PROBLEM REQUIREMENTS:
Quote the passage on dental services word for word, starting at "Your dentist wants" and ending at "a crown placed?".

READING PASSAGE:
-- Opening Marker --
In-Office Dental Services
In our office we do not place mercury (silver) fillings. We only use white filling material called composite resin. Composite fillings do not contain mercury, have the appearance of a natural tooth, and they are durable. Composite resins, or tooth-colored fillings, provide resistance to fracture in small to mid-size fillings that need to withstand moderate pressure from the constant stress of chewing. They can be used on either front or back teeth and and the material we have sourced out is fluoride free as well as BPA/BPB free!
Aesthetics are the main advantage of composites, since dentists can blend shades to create a color nearly identical to that of the actual tooth. Composites bond to the tooth to support the remaining tooth structure, which helps prevent breakage and insulate the tooth from excessive temperature changes.
Crowns and Bridges
Crowns are a cosmetic restoration used to strengthen a tooth or improve its shape. Crowns are most often used for teeth that are broken, worn, or partially destroyed by tooth decay.
Crowns or onlays (partial crowns) are needed when there is insufficient tooth strength remaining to hold a filling.
Unlike fillings which apply the restorative material directly into your mouth, a crown is fabricated away from your mouth. Your crown is created in a lab from your unique tooth impression which allows a dental laboratory technician to examine all aspects of your bite and jaw movements. Your crown is then sculpted just for you so that your bite and jaw movements function normally once the crown is placed.
Why do I need a crown?
You may need a crown if you:
Have a cavity that is too large for a filling
Have a missing tooth and need a bridge
Need to cover a dental implant
Have a tooth that is cracked, worn down or otherwise weakened
What is it made from?
Crowns are made from several types of materials. Metal alloys, ceramics, porcelain, composite resin, or combinations of these materials may be used. In the process of making a crown, the material often is colored to blend in with your natural teeth.
Your dentist wants to create a crown that looks natural and fits comfortably in your mouth. To decide on the material for your crown, your dentist will consider the tooth location, the position of the gum tissue, the patient’s preference, the amount of tooth that shows when you smile, the color or shade of the tooth, and the function of the tooth.
How is a crown placed?
Several steps are involved, and two dental visits are generally needed to complete the treatment.
The dentist prepares the tooth by removing its outer portion so the crown will fit. Any decay is also removed. If additional tooth structure is needed to support the crown, the dentist may build up the core of the tooth.
An impression is made to provide an exact model for the crown.
You will get a temporary crown while you wait for the permanent crown to be ready—usually less than two weeks. While you have the temporary crown, this tooth may be sensitive to hot and cold. Also, avoid chewing gum or sticky foods during this time.
The dentist or a laboratory technician then uses the model to help make the crown.
When the new crown is ready, the dentist places it in your mouth and makes the necessary adjustments. When you and your dentist are satisfied with how it looks and feels, the crown is cemented in place.
-- Closing Marker --
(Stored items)
-- Opening Marker --
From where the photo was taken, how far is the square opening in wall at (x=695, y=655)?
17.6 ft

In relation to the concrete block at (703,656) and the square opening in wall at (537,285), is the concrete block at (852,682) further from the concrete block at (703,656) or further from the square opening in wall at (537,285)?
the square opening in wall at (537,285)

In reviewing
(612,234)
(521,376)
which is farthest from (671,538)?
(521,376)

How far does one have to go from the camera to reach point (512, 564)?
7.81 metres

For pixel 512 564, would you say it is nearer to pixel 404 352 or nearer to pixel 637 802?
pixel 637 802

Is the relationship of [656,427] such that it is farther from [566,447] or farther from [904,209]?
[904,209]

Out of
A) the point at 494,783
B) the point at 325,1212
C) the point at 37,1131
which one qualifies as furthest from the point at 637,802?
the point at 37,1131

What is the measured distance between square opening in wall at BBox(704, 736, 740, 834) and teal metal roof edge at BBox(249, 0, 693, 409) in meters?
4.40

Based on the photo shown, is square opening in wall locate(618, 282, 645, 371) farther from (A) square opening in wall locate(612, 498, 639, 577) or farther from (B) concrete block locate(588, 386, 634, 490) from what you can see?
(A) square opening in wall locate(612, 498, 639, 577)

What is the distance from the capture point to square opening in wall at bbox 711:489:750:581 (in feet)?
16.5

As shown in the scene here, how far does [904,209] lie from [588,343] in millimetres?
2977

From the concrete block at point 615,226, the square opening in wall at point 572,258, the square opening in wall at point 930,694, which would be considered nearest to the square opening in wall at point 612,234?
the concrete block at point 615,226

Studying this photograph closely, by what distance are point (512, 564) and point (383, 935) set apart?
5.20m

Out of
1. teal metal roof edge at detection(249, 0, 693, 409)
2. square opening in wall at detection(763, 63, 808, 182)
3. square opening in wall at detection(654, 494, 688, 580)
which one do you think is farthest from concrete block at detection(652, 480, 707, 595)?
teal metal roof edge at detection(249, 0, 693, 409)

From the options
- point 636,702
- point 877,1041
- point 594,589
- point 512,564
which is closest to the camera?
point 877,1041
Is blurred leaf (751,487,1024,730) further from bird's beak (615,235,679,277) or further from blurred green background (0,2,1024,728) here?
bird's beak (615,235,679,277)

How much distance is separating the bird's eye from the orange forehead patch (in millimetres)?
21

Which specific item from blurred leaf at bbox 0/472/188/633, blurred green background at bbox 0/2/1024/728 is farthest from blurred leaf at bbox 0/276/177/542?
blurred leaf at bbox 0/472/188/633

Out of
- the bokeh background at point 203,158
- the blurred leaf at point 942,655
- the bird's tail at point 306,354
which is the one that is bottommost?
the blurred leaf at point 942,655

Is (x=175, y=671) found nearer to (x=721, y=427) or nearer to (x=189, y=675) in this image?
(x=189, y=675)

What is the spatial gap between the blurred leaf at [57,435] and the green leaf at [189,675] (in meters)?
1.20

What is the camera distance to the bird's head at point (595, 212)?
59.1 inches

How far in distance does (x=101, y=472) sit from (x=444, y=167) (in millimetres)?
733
-- Closing Marker --
SOLUTION FOR THIS EXERCISE:
Your dentist wants to create a crown that looks natural and fits comfortably in your mouth. To decide on the material for your crown, your dentist will consider the tooth location, the position of the gum tissue, the patient’s preference, the amount of tooth that shows when you smile, the color or shade of the tooth, and the function of the tooth.
How is a crown placed?